Making reports useful to the people filling them out. This is where most top-down reporting frameworks fail. Data flows upward to decision-makers, but nothing flows back down. Trust comes before data quality. The people doing the hard work of collecting and entering data never see what it produces. They feel like they're feeding a machine that gives nothing back.
We designed the reporting cycle to return value at every level. Clinic staff received facility-level summaries that helped them see their own performance in context. District health officers got comparisons across their facilities. The national team got the full picture. When a nurse in a rural health centre could see that her clinic's vaccination rates were tracking above the district average, the data entry stopped feeling like administrative burden and started feeling like professional feedback.
Quarterly reporting as a forcing function. We established a quarterly reporting cycle that went all the way to Cabinet. This created accountability that hadn't existed before. When you know the GM is presenting your numbers to the Board, and the Board is presenting to Cabinet, the data matters. Errors get corrected. Gaps get filled. The cycle itself became a quality improvement mechanism.
I also relieved as Executive Assistant to the GM for eleven months during this period. That dual perspective - seeing the data infrastructure from both the technical side and the executive decision-making side - shaped how I thought about what reports needed to contain. The GM didn't need raw numbers. She needed context, trends, and clear implications for resource allocation.
What I'd Do Differently
The framework relied heavily on personal relationships. I knew the staff, they trusted me, and that trust drove adoption. But it also meant the system was vulnerable to personnel changes. If I'd had more time, I would have invested more in documentation and training that could survive staff turnover.
I'd also push harder for digital data collection from the start, even simple mobile-based forms. Data sovereignty conversations should have started earlier too. We were cautious about technology adoption given the infrastructure constraints, and that caution was reasonable. But even basic digital collection would have reduced the manual data compilation work that consumed so much time each quarter.
What It Taught Me
What Louise built in Samoa is the kind of foundational data work that makes everything else possible. You can't have AI, you can't have analytics, you can't have evidence-based policy without someone first doing the hard work of building the system that produces reliable data. That work is unglamorous and essential.
Dr Tania Wolfgramm
Chief Research Officer
Building Samoa's M&E framework taught me that data infrastructure is fundamentally about people. The technical components - the databases, the forms, the reporting tools - are the easy part. The hard part is building trust with the people who collect the data, making the system valuable to them, and creating accountability structures that sustain quality over time.
Every principle I apply to AI work today traces back to those two years in Samoa. Start with what exists. Build for the people who use the system, not just the people who read the reports. Create feedback loops. Design for the constraint, not the ideal. Make the system resilient to imperfect conditions, because conditions are always imperfect.
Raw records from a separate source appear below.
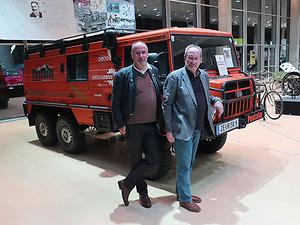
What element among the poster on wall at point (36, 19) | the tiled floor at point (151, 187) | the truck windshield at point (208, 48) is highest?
the poster on wall at point (36, 19)

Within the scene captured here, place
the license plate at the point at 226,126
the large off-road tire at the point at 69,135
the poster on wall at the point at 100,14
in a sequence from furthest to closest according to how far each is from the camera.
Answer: the poster on wall at the point at 100,14, the large off-road tire at the point at 69,135, the license plate at the point at 226,126

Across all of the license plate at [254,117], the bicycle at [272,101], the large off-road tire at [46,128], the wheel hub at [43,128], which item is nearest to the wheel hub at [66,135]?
the large off-road tire at [46,128]

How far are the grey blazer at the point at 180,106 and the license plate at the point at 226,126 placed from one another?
2.65ft

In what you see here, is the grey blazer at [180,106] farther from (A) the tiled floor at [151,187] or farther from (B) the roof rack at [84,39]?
(B) the roof rack at [84,39]

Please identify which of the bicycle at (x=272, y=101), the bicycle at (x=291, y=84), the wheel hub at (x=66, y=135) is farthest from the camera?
the bicycle at (x=291, y=84)

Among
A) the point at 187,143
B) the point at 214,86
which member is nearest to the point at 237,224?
the point at 187,143

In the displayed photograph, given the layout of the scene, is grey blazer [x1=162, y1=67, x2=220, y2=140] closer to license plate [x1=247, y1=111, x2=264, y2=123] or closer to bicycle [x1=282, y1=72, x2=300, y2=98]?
license plate [x1=247, y1=111, x2=264, y2=123]

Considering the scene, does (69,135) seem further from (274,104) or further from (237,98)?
(274,104)

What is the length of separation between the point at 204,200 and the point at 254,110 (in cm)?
176

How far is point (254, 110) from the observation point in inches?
176

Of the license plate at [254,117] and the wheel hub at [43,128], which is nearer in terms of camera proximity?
the license plate at [254,117]

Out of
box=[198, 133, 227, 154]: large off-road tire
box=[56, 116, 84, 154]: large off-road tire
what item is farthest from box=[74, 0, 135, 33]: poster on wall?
box=[198, 133, 227, 154]: large off-road tire

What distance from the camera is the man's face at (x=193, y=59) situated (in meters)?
2.89

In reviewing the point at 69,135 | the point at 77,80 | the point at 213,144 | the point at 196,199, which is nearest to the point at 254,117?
the point at 213,144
When I prototype an AI agent now, I'm still asking the same questions I asked in that first year of the M&E unit. What data do we actually have? Who collects it, and why would they care about quality? What decision does this output support? How will we know if it's working?
The tools change. The questions don't. If you're building data foundations for AI, we bring this same approach.
I'm a proud mother and I hold the Matai/Chiefly Title of So'oalo from Samauga, Savai'i, Samoa. The work I did at NHS sits alongside those roles as something I carry with quiet pride. It was nation-building, in a small and very practical way.